LISTED RECORDS
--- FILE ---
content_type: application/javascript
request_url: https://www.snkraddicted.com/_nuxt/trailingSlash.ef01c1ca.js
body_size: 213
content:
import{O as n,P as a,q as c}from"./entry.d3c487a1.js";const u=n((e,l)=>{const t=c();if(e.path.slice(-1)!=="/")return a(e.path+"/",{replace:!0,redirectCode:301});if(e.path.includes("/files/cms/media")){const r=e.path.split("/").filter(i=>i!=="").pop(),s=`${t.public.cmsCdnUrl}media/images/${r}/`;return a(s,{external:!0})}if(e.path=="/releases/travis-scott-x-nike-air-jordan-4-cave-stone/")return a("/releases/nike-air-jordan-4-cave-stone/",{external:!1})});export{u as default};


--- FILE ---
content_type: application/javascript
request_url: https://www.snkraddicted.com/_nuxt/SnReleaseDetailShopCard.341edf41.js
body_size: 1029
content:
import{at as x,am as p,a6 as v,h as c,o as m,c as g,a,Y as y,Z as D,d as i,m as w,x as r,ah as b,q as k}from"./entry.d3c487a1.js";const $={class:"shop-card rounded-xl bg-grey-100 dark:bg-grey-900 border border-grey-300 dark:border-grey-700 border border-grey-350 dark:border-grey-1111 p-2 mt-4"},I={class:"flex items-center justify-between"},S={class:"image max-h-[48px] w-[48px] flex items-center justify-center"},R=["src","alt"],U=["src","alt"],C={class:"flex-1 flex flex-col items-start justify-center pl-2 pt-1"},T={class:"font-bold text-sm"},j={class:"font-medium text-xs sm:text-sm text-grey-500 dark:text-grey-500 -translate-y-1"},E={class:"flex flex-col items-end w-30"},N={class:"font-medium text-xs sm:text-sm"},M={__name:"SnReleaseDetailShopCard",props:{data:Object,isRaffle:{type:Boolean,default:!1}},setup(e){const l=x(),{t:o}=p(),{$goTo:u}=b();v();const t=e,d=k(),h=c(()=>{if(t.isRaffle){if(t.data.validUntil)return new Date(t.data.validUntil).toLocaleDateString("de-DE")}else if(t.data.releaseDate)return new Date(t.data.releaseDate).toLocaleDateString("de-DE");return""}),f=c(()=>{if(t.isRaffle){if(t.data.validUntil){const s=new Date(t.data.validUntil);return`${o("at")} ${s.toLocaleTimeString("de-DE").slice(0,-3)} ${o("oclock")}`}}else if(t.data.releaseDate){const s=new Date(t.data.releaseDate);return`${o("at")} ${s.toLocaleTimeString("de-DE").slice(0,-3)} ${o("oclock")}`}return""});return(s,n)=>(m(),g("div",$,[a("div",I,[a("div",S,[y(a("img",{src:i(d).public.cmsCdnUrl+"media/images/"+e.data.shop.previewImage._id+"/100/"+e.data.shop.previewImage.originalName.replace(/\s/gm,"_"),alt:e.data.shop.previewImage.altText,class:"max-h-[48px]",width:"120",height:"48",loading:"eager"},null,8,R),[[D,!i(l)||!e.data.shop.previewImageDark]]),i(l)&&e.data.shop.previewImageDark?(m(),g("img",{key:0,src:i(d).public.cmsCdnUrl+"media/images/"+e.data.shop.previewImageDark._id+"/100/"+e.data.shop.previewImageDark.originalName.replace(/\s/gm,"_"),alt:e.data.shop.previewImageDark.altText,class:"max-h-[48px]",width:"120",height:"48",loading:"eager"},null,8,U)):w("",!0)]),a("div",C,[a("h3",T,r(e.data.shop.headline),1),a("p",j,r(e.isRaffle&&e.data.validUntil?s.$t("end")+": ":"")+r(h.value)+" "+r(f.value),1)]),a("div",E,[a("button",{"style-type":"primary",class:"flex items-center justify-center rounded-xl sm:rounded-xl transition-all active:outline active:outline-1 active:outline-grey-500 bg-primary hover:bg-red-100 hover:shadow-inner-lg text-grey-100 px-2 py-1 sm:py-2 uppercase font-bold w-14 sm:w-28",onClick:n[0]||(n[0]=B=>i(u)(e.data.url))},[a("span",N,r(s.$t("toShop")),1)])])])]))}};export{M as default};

EXERCISE INSTRUCTIONS
Every entry needs to be written out again, exactly as given.

RESULT OF THE TASK
--- FILE ---
content_type: application/javascript
request_url: https://www.snkraddicted.com/_nuxt/trailingSlash.ef01c1ca.js
body_size: 213
content:
import{O as n,P as a,q as c}from"./entry.d3c487a1.js";const u=n((e,l)=>{const t=c();if(e.path.slice(-1)!=="/")return a(e.path+"/",{replace:!0,redirectCode:301});if(e.path.includes("/files/cms/media")){const r=e.path.split("/").filter(i=>i!=="").pop(),s=`${t.public.cmsCdnUrl}media/images/${r}/`;return a(s,{external:!0})}if(e.path=="/releases/travis-scott-x-nike-air-jordan-4-cave-stone/")return a("/releases/nike-air-jordan-4-cave-stone/",{external:!1})});export{u as default};


--- FILE ---
content_type: application/javascript
request_url: https://www.snkraddicted.com/_nuxt/SnReleaseDetailShopCard.341edf41.js
body_size: 1029
content:
import{at as x,am as p,a6 as v,h as c,o as m,c as g,a,Y as y,Z as D,d as i,m as w,x as r,ah as b,q as k}from"./entry.d3c487a1.js";const $={class:"shop-card rounded-xl bg-grey-100 dark:bg-grey-900 border border-grey-300 dark:border-grey-700 border border-grey-350 dark:border-grey-1111 p-2 mt-4"},I={class:"flex items-center justify-between"},S={class:"image max-h-[48px] w-[48px] flex items-center justify-center"},R=["src","alt"],U=["src","alt"],C={class:"flex-1 flex flex-col items-start justify-center pl-2 pt-1"},T={class:"font-bold text-sm"},j={class:"font-medium text-xs sm:text-sm text-grey-500 dark:text-grey-500 -translate-y-1"},E={class:"flex flex-col items-end w-30"},N={class:"font-medium text-xs sm:text-sm"},M={__name:"SnReleaseDetailShopCard",props:{data:Object,isRaffle:{type:Boolean,default:!1}},setup(e){const l=x(),{t:o}=p(),{$goTo:u}=b();v();const t=e,d=k(),h=c(()=>{if(t.isRaffle){if(t.data.validUntil)return new Date(t.data.validUntil).toLocaleDateString("de-DE")}else if(t.data.releaseDate)return new Date(t.data.releaseDate).toLocaleDateString("de-DE");return""}),f=c(()=>{if(t.isRaffle){if(t.data.validUntil){const s=new Date(t.data.validUntil);return`${o("at")} ${s.toLocaleTimeString("de-DE").slice(0,-3)} ${o("oclock")}`}}else if(t.data.releaseDate){const s=new Date(t.data.releaseDate);return`${o("at")} ${s.toLocaleTimeString("de-DE").slice(0,-3)} ${o("oclock")}`}return""});return(s,n)=>(m(),g("div",$,[a("div",I,[a("div",S,[y(a("img",{src:i(d).public.cmsCdnUrl+"media/images/"+e.data.shop.previewImage._id+"/100/"+e.data.shop.previewImage.originalName.replace(/\s/gm,"_"),alt:e.data.shop.previewImage.altText,class:"max-h-[48px]",width:"120",height:"48",loading:"eager"},null,8,R),[[D,!i(l)||!e.data.shop.previewImageDark]]),i(l)&&e.data.shop.previewImageDark?(m(),g("img",{key:0,src:i(d).public.cmsCdnUrl+"media/images/"+e.data.shop.previewImageDark._id+"/100/"+e.data.shop.previewImageDark.originalName.replace(/\s/gm,"_"),alt:e.data.shop.previewImageDark.altText,class:"max-h-[48px]",width:"120",height:"48",loading:"eager"},null,8,U)):w("",!0)]),a("div",C,[a("h3",T,r(e.data.shop.headline),1),a("p",j,r(e.isRaffle&&e.data.validUntil?s.$t("end")+": ":"")+r(h.value)+" "+r(f.value),1)]),a("div",E,[a("button",{"style-type":"primary",class:"flex items-center justify-center rounded-xl sm:rounded-xl transition-all active:outline active:outline-1 active:outline-grey-500 bg-primary hover:bg-red-100 hover:shadow-inner-lg text-grey-100 px-2 py-1 sm:py-2 uppercase font-bold w-14 sm:w-28",onClick:n[0]||(n[0]=B=>i(u)(e.data.url))},[a("span",N,r(s.$t("toShop")),1)])])])]))}};export{M as default};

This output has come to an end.